For months, my friend has been telling me about Dungeons and Dragons (D&D), the most popular tabletop role-playing game; she’s an avid player, and she invited me to play too. I recognized it as the game played by Mike, Lucas, Dustin, and Will in Stranger Things. I also saw an episode of Community that featured D&D. I was attracted to the pop culture relevance of the game, so I decided to get to know more about it.
My friend sent me YouTube videos of groups of people playing D&D campaigns, and I initially didn’t get what was so great about 2 to 4 hour long videos of people sitting around the table, talking animatedly while rolling dice. But after my friend invited me to play one day in a board game café, I quickly understood its appeal.
In a tabletop roleplaying game, the players assume the roles of fictional characters in a story. The chief storyteller of the game is called the game master (GM) or the Dungeon Master (DM) in D&D, who creates the setting and is the referee of the game. The GM describes the game world and the different non-player characters. The players describe what they want their characters to do, and the GM would say the outcomes of their actions. There is a game system and a set of rules that the GM and the players must follow. The success or failure of a character’s actions is also determined by rolls of dice. It is like make-believe for adults, as my friend describes it.
As an English teacher, I appreciated how the Game Master and the players would get immersed in a story (a medieval fantasy one in Dungeons and Dragons) and use their imagination and creativity to play the characters. There are some theatrics and improvisation involved as the Game Master and the players are encouraged to speak like their character. I also liked the literary origins of popular tabletop role-playing games: D&D was influenced by Lord of the Rings, a childhood favorite of mine, and Call of Cthulhu, a horror fiction RPG, is based on the stories of H.P. Lovecraft, whose works I’m currently reading.
I also watched episodes of Critical Role, a web series where a group of professional voice actors plays D&D. I also got invested in Fantasy High, a high school-themed role-playing game featuring College Humor actors. After watching these fantastic exemplars of role-playing, I’m inspired to know the game well enough to be a DM in my own campaign.
Since I could not meet up with my friends during the quarantine, we would play Vampire the Masquerade on Roll20, a virtual tabletop that includes tools for playing table-top RPGs, such as video chat and automated dice-rolling.
Vampire the Masquerade is a darker RPG where players assume the roles of vampires. I’ve been playing the role of Paul, a financial analyst who’s recently become a vampire, and I work with the other vampire player-characters to investigate a series of mysterious murders. This is my first prolonged immersion in an RPG, so again, being an English teacher, I’ve enjoyed the development of the plot, the dialogues of the different characters, the twists and turns of the story.

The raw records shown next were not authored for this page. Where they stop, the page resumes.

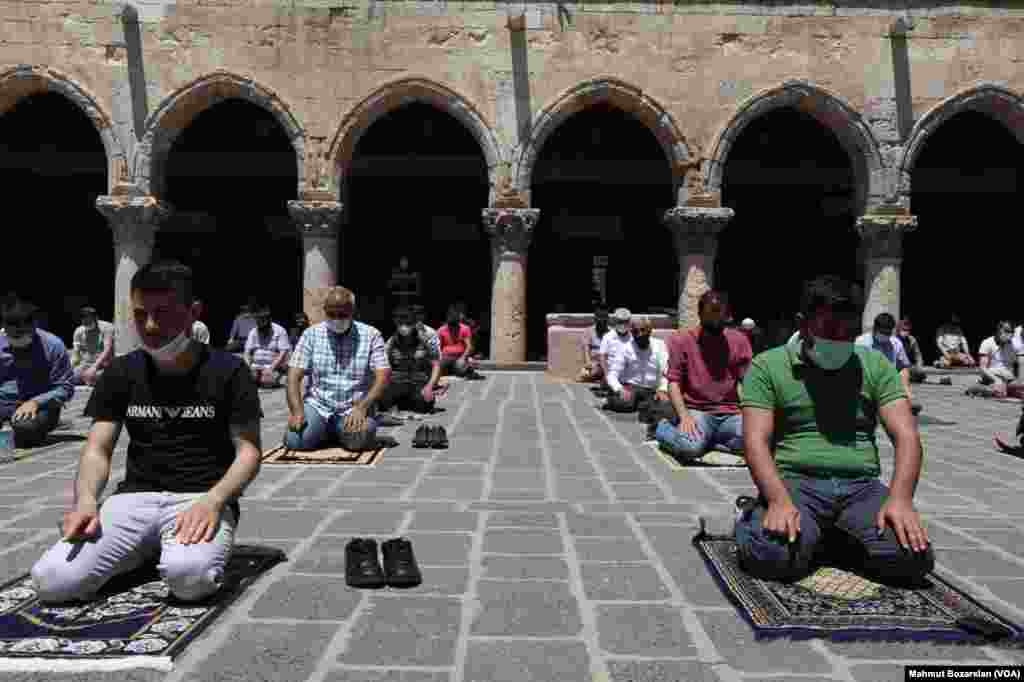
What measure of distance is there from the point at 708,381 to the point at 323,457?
3064 millimetres

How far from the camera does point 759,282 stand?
19.9 metres

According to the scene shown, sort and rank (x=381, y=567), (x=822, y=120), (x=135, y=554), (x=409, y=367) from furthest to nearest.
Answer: (x=822, y=120) → (x=409, y=367) → (x=381, y=567) → (x=135, y=554)

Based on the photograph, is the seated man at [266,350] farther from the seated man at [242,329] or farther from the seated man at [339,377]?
the seated man at [339,377]

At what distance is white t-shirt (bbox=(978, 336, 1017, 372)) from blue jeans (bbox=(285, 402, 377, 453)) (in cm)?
1006

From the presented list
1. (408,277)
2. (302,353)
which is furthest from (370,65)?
(302,353)

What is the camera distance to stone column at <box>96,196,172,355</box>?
14449 millimetres

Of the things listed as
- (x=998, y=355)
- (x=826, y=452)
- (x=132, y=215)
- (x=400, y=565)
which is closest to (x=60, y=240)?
(x=132, y=215)

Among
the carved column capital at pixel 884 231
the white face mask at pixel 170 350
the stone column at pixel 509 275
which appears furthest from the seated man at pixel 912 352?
the white face mask at pixel 170 350

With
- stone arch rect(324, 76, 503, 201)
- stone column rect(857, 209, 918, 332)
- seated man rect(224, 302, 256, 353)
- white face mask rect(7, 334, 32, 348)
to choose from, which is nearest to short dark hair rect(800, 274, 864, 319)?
white face mask rect(7, 334, 32, 348)

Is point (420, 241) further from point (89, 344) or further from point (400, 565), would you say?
point (400, 565)

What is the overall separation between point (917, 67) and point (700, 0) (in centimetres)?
416

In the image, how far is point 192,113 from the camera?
14836mm

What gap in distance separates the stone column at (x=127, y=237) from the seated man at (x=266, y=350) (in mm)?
3921

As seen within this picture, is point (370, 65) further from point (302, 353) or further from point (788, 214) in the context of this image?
point (788, 214)
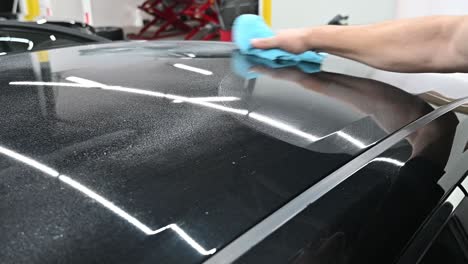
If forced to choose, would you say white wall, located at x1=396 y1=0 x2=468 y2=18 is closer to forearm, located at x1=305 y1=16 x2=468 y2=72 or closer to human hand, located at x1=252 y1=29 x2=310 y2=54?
forearm, located at x1=305 y1=16 x2=468 y2=72

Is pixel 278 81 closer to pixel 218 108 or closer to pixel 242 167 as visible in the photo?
pixel 218 108

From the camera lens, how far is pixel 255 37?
1.10 m

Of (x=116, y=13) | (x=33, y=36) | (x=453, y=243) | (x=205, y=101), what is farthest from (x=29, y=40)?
(x=116, y=13)

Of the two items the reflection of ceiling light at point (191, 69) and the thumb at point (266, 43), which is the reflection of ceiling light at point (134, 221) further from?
the thumb at point (266, 43)

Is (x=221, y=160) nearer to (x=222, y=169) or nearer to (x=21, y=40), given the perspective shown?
(x=222, y=169)

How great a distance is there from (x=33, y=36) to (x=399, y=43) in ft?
4.33

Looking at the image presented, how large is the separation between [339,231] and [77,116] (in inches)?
15.3

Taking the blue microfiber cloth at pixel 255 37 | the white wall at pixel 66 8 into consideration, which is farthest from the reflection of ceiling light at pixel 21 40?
the white wall at pixel 66 8

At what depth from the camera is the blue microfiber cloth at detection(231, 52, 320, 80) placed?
0.92 meters

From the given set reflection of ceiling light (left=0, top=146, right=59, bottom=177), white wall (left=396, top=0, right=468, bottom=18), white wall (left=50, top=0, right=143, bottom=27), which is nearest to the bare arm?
reflection of ceiling light (left=0, top=146, right=59, bottom=177)

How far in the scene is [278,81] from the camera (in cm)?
84

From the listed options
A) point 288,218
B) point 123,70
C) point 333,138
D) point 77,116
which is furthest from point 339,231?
point 123,70

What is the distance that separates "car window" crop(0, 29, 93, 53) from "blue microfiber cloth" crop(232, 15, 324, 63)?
0.69 metres

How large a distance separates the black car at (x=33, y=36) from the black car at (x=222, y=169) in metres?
0.73
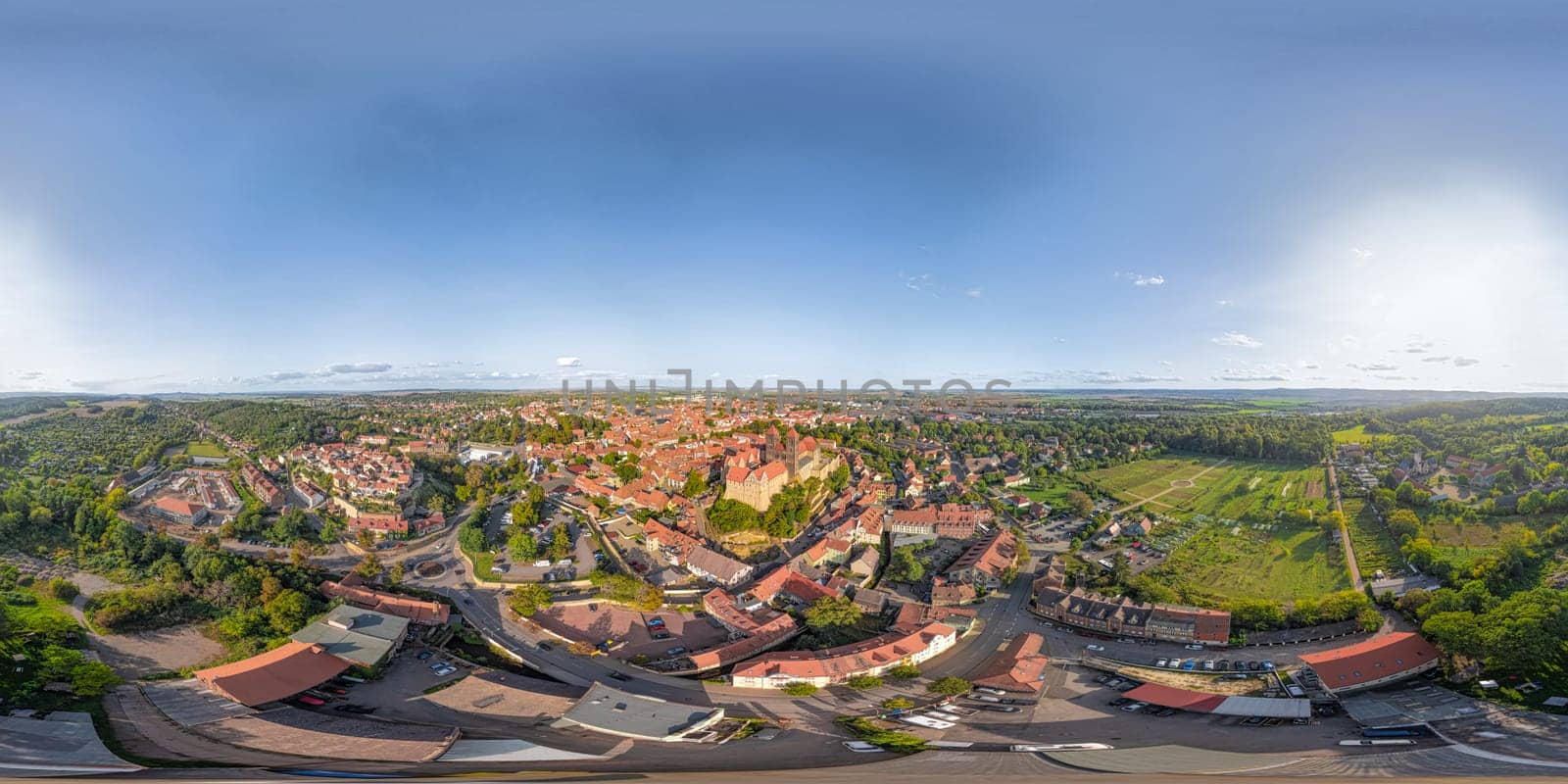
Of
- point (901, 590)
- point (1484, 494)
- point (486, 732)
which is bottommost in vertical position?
point (901, 590)

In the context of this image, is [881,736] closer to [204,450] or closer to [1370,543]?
[1370,543]

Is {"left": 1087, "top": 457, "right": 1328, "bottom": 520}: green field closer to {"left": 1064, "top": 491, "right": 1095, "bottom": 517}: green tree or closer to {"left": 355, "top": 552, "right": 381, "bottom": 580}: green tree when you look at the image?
{"left": 1064, "top": 491, "right": 1095, "bottom": 517}: green tree

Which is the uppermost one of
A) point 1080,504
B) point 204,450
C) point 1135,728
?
point 204,450

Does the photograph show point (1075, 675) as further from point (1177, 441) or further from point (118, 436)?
point (118, 436)

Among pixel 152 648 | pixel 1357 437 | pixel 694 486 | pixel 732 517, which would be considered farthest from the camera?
pixel 1357 437

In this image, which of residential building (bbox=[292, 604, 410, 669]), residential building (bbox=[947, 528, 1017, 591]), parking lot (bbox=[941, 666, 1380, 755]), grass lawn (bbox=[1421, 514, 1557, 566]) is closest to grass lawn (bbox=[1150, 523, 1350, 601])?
grass lawn (bbox=[1421, 514, 1557, 566])

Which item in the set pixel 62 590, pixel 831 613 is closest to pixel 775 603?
pixel 831 613

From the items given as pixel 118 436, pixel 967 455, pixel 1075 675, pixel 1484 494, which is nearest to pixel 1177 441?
pixel 967 455

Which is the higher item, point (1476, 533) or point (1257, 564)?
point (1476, 533)
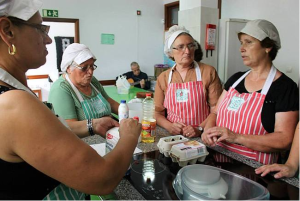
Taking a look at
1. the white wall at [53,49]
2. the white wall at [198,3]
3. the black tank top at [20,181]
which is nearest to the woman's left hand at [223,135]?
the black tank top at [20,181]

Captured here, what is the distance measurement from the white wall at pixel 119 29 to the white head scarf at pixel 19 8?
525 cm

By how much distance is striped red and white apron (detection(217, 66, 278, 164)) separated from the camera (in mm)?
1564

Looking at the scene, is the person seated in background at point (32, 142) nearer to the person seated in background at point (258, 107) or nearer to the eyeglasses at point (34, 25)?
the eyeglasses at point (34, 25)

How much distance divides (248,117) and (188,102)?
0.64 metres

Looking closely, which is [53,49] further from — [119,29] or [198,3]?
[198,3]

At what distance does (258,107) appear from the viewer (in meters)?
1.57

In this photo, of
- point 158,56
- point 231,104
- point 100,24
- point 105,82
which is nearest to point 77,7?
point 100,24

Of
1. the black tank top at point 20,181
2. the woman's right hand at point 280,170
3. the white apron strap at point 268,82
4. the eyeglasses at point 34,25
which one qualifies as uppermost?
the eyeglasses at point 34,25

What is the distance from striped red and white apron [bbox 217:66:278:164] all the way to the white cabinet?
5.97 ft

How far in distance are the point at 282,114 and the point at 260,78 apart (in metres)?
0.30

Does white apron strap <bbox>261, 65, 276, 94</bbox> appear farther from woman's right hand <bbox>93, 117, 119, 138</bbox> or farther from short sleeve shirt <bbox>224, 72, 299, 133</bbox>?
woman's right hand <bbox>93, 117, 119, 138</bbox>

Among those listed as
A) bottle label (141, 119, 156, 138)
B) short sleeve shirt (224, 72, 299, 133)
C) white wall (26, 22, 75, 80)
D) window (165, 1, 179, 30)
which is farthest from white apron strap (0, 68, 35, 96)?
window (165, 1, 179, 30)

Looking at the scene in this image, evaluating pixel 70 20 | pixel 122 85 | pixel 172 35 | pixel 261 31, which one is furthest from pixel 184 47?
pixel 70 20

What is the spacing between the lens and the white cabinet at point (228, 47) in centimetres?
332
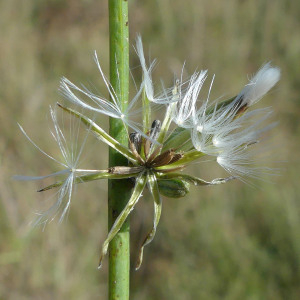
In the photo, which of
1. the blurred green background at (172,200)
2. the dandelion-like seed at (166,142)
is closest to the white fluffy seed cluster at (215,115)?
the dandelion-like seed at (166,142)

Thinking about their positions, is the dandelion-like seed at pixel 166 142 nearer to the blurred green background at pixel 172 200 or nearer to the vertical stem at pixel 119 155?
the vertical stem at pixel 119 155

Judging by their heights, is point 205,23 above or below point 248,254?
above

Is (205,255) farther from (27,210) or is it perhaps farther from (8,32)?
(8,32)

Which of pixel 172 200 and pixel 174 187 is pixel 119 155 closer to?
pixel 174 187

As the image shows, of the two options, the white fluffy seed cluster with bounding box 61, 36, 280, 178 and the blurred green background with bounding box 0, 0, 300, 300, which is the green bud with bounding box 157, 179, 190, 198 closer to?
the white fluffy seed cluster with bounding box 61, 36, 280, 178

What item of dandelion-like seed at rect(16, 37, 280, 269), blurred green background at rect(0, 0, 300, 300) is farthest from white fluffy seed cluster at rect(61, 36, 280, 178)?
blurred green background at rect(0, 0, 300, 300)

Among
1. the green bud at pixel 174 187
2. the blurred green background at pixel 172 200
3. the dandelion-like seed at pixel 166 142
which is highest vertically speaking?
the blurred green background at pixel 172 200

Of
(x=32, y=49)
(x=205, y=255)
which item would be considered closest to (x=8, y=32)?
(x=32, y=49)
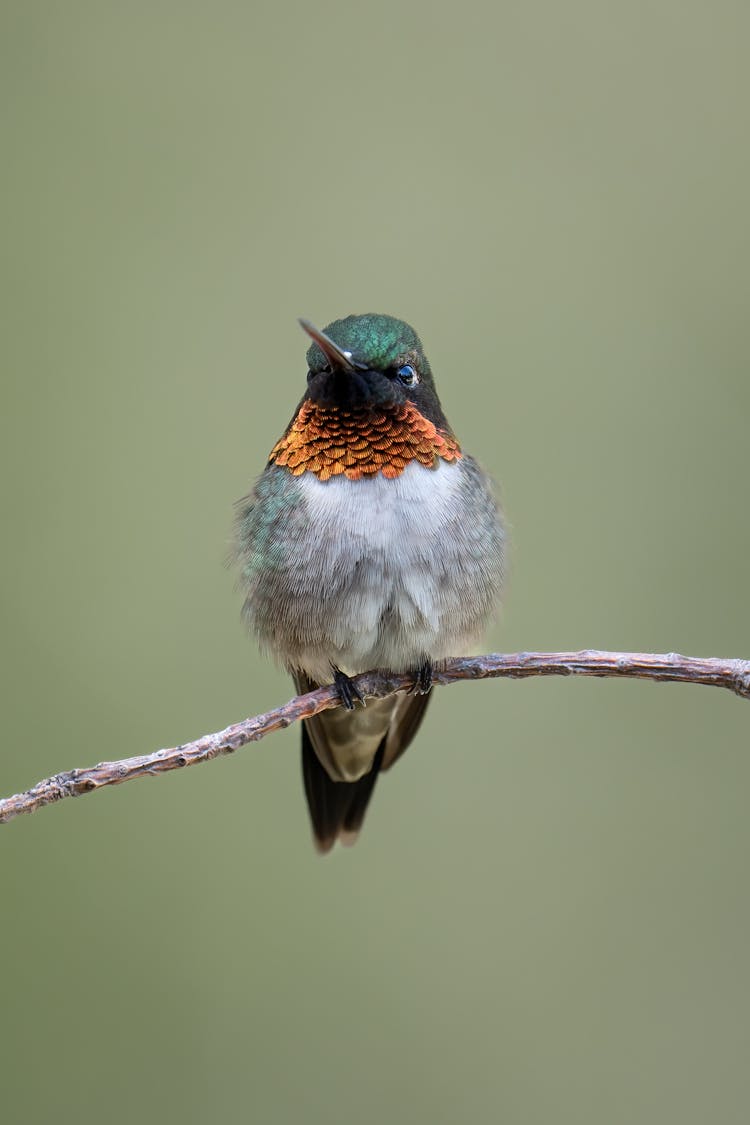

Roleplaying has also been helping with my story writing (another hobby I’m trying to have) since I have to develop my character and supply the dialogue.
Although my tabletop role-playing hobby is still in its nascent phase, I’ve seen how it’s a fun, worthwhile activity where I can bond with my friends, use my imagination, and improve my storytelling and story-writing skills. Now that the quarantine has eased and I’ve started reporting back to work, I don’t know if I’ll have time to play again (one game could take hours). But perhaps I could incorporate role-playing games and Dungeons and Dragons in my work as an educator…perhaps even start a D&D club. – Rappler.com
Lex Adizon is a high school teacher in Bacolod City.